Thomas Homer-Dixon, the director of the Waterloo Institute for Complexity and Innovation at the University of Waterloo, contends the provincial government shouldn't depend too much on shale gas.
"Some recent analysis I've seen suggests that shale gas availability — it may change things for a decade, maybe 15 years, but over the long term we're going to remain in a situation where at least in North America natural gas may actually be reasonably scarce, although we can get it overseas in terms of liquefied natural gas," he said.
"So I'm not sure that New Brunswick should be making a major permanent commitment in this area."

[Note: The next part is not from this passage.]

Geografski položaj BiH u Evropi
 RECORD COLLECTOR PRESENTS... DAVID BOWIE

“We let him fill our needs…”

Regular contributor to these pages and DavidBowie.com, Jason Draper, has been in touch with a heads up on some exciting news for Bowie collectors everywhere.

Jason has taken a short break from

Homer-Dixon is speaking at the University of New Brunswick in Fredericton on Tuesday night about the transition Canada has to make to an energy economy that's based on renewable resources rather than carbon sources, such as natural gas and oil. He said he believes the future will include wind, solar and nuclear and deep geo-thermal energy sources.
Still, he said he isn't completely against Premier David Alward's goal of using a pipeline to bring in heavy oil from Alberta because, he says, that would increase Canada's overall energy security.
"I'm very keen on creating greater Canadian energy independence by sharing energy resources across the country and one of the problems is that eastern Canada remains enormously dependent on imported oil," said Homer-Dixon.
He is also the Centre for International Governance Innovation Campus chair of global systems at the Balsillie School of International Affairs in Waterloo.
"Bringing some of the heavy oil from western Canada to eastern Canada would help resolve that dependency," he said.
Former Liberal premier Frank McKenna has said developing the shale gas industry could generate more than $7 billion in royalties and tax revenues, which would end the province's debt and deficit problems.
The Opposition Liberals have called for a moratorium on shale gas.
Opponents have raised concerns about the impact the hydraulic-fracturing process, commonly known as hydro-fracking, would have on water supplies.
The process involves companies injecting a mixture of water, sand and chemicals into the ground, creating cracks in shale rock formations, enabling them to extract natural gas from areas that would otherwise go untapped.
Last month, provincial officials unveiled new rules governing the oil and gas industry, saying they will be among the strictest in North America.